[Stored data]
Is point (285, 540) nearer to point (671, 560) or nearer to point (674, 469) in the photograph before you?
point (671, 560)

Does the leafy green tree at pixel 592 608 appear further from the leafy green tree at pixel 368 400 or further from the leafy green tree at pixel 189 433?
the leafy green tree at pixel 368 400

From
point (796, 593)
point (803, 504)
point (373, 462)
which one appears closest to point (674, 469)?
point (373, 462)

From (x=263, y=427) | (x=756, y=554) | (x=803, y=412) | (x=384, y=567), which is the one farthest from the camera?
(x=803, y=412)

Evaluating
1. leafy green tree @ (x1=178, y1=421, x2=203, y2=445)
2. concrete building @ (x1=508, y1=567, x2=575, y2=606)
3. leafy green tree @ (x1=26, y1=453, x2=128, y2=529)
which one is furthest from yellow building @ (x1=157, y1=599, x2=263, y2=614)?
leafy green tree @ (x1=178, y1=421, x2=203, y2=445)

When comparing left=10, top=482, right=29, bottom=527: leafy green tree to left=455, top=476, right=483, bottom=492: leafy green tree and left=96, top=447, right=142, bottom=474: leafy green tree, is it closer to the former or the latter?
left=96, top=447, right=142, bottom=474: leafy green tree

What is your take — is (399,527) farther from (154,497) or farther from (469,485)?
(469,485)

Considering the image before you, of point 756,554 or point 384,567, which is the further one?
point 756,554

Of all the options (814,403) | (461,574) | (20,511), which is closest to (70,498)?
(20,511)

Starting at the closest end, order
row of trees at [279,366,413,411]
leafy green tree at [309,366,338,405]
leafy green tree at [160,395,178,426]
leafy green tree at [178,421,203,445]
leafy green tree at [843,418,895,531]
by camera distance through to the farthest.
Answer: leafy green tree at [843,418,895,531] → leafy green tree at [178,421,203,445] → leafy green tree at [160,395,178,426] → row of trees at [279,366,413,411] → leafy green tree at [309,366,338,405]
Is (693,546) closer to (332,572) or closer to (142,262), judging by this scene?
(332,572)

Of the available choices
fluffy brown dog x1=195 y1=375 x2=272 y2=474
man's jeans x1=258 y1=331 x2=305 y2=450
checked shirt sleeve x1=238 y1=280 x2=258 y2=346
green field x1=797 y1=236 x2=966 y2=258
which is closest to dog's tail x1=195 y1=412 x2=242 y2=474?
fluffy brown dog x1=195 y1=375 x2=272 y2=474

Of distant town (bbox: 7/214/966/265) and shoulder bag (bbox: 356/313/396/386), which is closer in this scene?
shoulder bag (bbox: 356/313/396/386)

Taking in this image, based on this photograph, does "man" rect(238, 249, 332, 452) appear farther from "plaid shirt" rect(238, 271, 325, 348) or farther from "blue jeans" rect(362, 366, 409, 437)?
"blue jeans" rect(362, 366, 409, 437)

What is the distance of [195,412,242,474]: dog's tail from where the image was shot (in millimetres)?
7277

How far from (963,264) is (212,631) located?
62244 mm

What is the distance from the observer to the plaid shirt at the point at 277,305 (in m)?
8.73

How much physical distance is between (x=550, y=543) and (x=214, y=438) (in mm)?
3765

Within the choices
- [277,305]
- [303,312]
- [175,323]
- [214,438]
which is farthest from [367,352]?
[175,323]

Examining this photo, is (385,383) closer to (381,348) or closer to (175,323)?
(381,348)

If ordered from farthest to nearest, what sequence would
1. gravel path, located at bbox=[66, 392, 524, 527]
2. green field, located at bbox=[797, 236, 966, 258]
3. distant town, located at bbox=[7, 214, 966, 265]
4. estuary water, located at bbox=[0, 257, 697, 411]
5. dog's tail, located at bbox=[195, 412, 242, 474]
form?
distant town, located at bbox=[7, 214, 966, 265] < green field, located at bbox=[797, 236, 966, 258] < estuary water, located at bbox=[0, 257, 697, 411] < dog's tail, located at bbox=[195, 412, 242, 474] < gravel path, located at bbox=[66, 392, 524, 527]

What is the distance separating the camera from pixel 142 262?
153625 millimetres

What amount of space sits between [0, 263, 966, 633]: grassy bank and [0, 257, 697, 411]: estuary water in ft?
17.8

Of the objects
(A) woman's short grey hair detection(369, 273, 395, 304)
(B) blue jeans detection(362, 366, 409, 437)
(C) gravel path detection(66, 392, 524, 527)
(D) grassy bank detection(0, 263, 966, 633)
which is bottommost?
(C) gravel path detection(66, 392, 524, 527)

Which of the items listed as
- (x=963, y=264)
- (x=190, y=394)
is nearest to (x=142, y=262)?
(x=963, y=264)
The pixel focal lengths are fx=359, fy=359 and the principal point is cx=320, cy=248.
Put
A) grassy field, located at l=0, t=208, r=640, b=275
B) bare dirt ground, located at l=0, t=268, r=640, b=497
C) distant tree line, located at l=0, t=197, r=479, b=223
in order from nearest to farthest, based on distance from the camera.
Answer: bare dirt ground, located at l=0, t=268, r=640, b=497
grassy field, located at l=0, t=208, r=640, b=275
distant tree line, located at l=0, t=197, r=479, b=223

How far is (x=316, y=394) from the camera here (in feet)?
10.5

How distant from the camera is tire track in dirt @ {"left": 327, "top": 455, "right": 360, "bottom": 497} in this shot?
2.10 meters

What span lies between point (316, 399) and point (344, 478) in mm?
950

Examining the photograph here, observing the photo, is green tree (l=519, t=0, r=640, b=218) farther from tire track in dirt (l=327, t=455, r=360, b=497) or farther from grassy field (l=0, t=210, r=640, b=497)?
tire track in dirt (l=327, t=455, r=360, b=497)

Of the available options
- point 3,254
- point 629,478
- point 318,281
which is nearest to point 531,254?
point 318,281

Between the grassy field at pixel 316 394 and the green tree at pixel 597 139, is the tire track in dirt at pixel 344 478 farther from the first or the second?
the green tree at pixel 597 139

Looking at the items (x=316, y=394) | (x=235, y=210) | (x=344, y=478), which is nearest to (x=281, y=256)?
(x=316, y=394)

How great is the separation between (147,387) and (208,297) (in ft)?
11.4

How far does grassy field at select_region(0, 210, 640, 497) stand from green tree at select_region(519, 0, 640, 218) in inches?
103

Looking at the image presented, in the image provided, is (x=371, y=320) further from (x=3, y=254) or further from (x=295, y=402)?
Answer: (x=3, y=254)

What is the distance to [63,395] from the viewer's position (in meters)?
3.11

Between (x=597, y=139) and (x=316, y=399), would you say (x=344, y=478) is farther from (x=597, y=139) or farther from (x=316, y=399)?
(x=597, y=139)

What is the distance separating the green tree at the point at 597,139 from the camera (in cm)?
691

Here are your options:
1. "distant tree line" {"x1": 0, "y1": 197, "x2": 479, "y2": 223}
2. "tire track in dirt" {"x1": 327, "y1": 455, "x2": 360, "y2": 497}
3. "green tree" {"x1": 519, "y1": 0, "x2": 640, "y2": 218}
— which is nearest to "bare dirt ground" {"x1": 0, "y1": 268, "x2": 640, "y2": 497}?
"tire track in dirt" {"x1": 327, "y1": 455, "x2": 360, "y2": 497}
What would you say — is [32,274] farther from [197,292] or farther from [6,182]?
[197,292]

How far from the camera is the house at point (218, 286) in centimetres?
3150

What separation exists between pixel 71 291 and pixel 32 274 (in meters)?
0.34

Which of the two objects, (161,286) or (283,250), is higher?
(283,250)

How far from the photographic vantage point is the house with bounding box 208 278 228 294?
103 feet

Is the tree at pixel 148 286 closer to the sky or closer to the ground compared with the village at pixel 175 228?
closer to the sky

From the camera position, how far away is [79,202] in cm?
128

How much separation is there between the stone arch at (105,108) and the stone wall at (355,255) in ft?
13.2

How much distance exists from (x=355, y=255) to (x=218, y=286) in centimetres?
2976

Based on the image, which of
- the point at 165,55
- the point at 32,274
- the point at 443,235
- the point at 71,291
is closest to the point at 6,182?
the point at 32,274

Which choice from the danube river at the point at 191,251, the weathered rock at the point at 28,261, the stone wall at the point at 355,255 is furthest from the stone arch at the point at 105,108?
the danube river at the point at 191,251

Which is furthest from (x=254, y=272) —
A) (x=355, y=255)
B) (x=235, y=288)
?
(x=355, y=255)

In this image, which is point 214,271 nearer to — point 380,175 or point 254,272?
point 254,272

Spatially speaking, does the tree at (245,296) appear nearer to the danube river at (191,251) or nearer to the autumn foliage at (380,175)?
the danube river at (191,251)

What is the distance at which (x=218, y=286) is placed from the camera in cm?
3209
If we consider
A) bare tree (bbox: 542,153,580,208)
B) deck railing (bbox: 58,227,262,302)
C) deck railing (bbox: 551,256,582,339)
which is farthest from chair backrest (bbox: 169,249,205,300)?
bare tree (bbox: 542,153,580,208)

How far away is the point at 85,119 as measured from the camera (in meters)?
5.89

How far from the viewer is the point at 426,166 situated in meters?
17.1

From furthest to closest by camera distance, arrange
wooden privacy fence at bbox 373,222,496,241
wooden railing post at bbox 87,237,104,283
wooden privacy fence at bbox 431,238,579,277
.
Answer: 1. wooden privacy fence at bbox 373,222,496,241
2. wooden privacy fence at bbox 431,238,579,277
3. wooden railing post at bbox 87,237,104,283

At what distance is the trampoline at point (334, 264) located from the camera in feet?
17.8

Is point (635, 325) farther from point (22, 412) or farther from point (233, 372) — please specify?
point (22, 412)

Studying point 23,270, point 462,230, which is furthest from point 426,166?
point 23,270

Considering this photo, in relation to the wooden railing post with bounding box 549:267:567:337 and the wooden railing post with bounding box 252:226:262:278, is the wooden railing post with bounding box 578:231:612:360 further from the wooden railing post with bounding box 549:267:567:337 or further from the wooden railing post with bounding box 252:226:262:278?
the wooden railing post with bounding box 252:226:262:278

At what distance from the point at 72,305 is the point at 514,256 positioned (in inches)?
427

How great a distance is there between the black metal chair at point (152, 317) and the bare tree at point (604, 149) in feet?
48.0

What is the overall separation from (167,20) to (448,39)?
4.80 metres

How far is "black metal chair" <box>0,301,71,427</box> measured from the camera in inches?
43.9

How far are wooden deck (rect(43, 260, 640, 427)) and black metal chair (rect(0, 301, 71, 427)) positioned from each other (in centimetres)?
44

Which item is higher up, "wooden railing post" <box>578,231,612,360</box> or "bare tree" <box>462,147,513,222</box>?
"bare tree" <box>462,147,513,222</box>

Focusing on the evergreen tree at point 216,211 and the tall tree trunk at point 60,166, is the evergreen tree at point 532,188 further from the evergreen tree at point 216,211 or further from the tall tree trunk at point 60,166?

▸ Direction:
Reproduce, word for word, only the lines from the one that contains "How far are" through the final line.

▸ Output of the task:
How far are wooden deck (rect(43, 260, 640, 427)) and black metal chair (rect(0, 301, 71, 427)) positioned from each other (in centimetres)?
44

Which item is higher up, "wooden railing post" <box>578,231,612,360</box> or "bare tree" <box>462,147,513,222</box>?
"bare tree" <box>462,147,513,222</box>

Focusing on the evergreen tree at point 216,211 and the tall tree trunk at point 60,166, is the evergreen tree at point 532,188 further from the evergreen tree at point 216,211 or further from the tall tree trunk at point 60,166?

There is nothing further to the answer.